YOUR TASKS =>
**a.** In the benchmark harness notes, what value was the default subprocess timeout in providers.py raised to?
**b.** Using the benchmark harness notes, explain in one to three sentences why the --max-budget-usd flag was dropped from the harness.
**c.** Continue the benchmark harness notes from where they stop.
*** EXERCISE PASSAGE ***
Update (2026-04-23 after the first v2 sweep attempt): opus exhausted the Claude subscription’s usage window mid-sweep and --max-budget-usd was dropped from the harness entirely because it was only ever a CLI-side safety on pay-per-token API — irrelevant on subscription, and a nuisance during the pre-flight probe (MCP schema cache-creation alone exceeded the $0.25 probe cap on opus). The main-run model was rolled back to sonnet and the pre-flight probe pinned to haiku. Opus is kept on the table for specific fixtures where sonnet’s Gate-C refusal behaviour recurs, but not as the sweep default. The --budget flag on run.py has been removed; the Gate-C notes above are retained as design history.

Harness changes landed by this task to support the above

benchmarks/graph/scripts/classify.py — opted claude-opus-4-* into INFRA_MODEL_PATTERNS so benchmark runs with --model opus are no longer rejected as “advisor escalation.” The pattern previously allowlisted only sonnet and haiku.
benchmarks/graph/scripts/providers.py — default subprocess timeout raised from 600 s to 1000 s so codex runs on harder fixtures have room to complete.
benchmarks/graph/scripts/test_classify.py — test_opus_rejected replaced by test_opus_allowed with the v2-prep rationale inlined as a docstring.
Still open (deferred): extend run.py to accept a --model override rather than using provider.default_model. Today the harness requires editing DEFAULT_MODELS in providers.py to run a non-default model, which is awkward. File as a follow-up task before v2 sweep execution.

1. `callers-run-deterministic-containers` (trace)

Naive grep:

rg -n '\.run_deterministic\s*\(' crates/orbit-engine/src

Why it fails: grep returns the call lines but the fixture asks for the containing function name at each call site. Grep has no structural awareness of function boundaries — the agent must read surrounding code and scan upward for the nearest fn … signature. For 5 call sites that’s 5 separate reads, and any missed one produces an incomplete answer.
*** End of EXERCISE PASSAGE ***
*** DATASET CONTENT ***
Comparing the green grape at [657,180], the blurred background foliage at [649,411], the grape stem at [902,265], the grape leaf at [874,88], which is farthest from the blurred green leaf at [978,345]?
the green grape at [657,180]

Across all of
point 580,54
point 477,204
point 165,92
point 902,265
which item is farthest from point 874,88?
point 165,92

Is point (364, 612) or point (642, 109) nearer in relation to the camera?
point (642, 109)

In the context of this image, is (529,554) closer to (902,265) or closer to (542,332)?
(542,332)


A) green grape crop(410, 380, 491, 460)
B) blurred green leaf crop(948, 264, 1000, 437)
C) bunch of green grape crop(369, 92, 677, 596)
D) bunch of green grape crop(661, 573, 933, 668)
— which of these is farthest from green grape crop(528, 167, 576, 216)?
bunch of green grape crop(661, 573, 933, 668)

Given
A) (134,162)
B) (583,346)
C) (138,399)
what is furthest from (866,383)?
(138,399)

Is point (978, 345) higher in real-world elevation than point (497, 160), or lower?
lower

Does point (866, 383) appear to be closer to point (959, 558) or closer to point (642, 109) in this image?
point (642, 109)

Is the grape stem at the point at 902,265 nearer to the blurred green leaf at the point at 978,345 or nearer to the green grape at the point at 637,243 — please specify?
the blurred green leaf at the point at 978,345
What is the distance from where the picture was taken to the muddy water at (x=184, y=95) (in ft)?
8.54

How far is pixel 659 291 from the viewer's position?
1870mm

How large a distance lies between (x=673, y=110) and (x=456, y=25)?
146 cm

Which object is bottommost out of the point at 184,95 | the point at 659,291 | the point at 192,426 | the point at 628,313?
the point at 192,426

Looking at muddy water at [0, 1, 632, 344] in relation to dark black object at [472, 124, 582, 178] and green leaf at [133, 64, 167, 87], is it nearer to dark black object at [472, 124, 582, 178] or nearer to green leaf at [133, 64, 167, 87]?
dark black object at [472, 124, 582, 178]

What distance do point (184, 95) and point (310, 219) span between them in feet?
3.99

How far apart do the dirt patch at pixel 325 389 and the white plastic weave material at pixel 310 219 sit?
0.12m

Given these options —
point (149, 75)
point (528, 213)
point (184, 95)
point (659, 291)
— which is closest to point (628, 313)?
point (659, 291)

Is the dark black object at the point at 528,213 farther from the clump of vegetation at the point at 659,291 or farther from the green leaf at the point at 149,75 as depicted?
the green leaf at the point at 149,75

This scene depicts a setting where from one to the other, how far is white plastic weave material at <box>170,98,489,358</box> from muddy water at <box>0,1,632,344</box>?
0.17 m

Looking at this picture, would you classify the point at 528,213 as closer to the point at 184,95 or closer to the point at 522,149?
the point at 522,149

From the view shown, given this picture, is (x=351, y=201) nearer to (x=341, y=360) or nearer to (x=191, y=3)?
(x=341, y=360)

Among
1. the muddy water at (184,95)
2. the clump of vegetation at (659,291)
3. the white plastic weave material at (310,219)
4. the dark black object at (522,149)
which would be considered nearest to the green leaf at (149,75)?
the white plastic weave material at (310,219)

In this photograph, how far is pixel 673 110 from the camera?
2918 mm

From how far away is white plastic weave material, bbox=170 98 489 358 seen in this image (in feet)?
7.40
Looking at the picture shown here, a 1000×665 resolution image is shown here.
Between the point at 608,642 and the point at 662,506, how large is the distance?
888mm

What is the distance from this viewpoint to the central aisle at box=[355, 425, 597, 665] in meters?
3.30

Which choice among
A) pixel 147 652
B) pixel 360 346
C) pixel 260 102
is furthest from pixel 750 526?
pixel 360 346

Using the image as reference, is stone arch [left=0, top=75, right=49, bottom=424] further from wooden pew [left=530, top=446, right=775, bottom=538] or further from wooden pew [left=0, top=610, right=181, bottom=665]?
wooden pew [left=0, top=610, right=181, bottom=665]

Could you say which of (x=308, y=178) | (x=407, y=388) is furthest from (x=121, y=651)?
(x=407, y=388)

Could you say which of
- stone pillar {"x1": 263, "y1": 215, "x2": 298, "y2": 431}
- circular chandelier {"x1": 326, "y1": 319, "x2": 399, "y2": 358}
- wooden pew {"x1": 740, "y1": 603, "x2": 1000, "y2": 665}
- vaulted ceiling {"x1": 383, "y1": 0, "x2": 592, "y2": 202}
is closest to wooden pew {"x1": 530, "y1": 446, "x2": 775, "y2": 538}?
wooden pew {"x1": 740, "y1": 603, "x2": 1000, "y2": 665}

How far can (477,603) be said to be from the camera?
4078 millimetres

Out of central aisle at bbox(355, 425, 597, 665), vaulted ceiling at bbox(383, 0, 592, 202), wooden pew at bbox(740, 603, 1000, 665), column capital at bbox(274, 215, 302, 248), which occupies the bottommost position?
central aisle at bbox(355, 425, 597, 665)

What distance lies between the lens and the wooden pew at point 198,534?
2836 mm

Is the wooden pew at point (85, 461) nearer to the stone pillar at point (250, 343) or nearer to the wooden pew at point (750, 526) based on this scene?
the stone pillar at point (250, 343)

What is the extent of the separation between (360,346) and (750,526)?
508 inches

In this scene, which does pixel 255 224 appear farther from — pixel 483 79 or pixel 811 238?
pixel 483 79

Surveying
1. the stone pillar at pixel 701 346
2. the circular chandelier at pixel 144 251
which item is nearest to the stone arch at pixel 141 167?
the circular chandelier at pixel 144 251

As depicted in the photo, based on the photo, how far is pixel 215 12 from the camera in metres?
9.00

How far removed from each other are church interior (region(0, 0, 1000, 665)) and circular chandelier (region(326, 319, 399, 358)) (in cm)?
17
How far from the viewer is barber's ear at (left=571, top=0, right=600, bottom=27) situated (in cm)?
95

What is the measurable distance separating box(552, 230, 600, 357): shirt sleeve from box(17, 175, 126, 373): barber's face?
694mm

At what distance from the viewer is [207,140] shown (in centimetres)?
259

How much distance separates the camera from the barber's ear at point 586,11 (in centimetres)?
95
*** End of DATASET CONTENT ***
SOLVED PROBLEMS =>
**a.** 1000 seconds, up from 600 seconds.

**b.** The flag was only ever a CLI-side safety for the pay-per-token API, so it had no use on the subscription. It was also a nuisance during the pre-flight probe, where MCP schema cache-creation alone went over the $0.25 probe cap on opus.

**c.**
Graph-tool path: orbit.graph.callers on the V2RuntimeHost::run_deterministic trait-method selector returns container functions directly, with symbol name + path in one response.

Ground truth (hand-verified at SHA 7df885db):

file	line	containing function
`crates/orbit-engine/src/activity_job/dispatcher.rs`	268	`run_deterministic` (free function — name collides with the trait method)
`crates/orbit-engine/src/activity_job/groundhog.rs`	486	`run_workspace_command`
`crates/orbit-engine/src/activity_job/groundhog.rs`	552	`persist_runner_artifacts`
`crates/orbit-engine/src/activity_job/groundhog.rs`	573	`load_task`
`crates/orbit-engine/src/activity_job/groundhog.rs`	595	`load_task_artifacts`

Gate B counter-check: running rg -n '\.run_deterministic\s*\(' crates/orbit-engine/src returns exactly 5 call lines with no function-name context. To name containers a grep-only agent must read ~20 lines above each match. The dispatcher.rs:268 trap is especially sharp: the containing free function is also named run_deterministic, so an inattentive agent may report the trait method as a caller of itself.

Common grep false positives (in must_not_include): run_agent_loop_activity (sibling at dispatcher.rs:276, doesn’t call run_deterministic), load_chronicle, load_state, verify_checkpoint, build_attempt_spec.

2. `trace-tool-call-event-construct-sites` (trace)

Naive grep:

rg -n 'LoopAuditEvent::(ToolCallRequested|ToolCallResult)' crates

Why it fails: the variants appear in both construct sites (sink.emit(&LoopAuditEvent::ToolCallRequested { .. })) and pattern-match sites (same syntax inside a match arm or filter_map closure). Grep returns them all interleaved. The fixture asks for construct-only, so a grep-agent including the match-arm files fails the oracle.

Graph-tool path: orbit.graph.refs with construct-vs-destructure partitioning (post-T20260423-0506 shape), or orbit.graph.show on each variant selector and filtering by ref-kind.

Ground truth (hand-verified at SHA 7df885db):

Construct sites (must be in answer): crates/orbit-agent/src/loop_engine/agent_loop.rs lines 304 (ToolCallRequested) and 317 (ToolCallResult). Only this file constructs these two variants.
Destructure / match-arm sites (must NOT be in answer):
- crates/orbit-engine/src/activity_job/tool_enforcement.rs:83 — match arm on ToolCallRequested.
- crates/orbit-engine/examples/v2_job_runtime_smoke.rs:348–349 — filter_map destructuring on both variants.

Gate B counter-check: the naive grep returns 5 matches across 3 files. A grep-only agent listing all 3 files as “construct sites” hits 2 out of the 4 must_not_include entries immediately.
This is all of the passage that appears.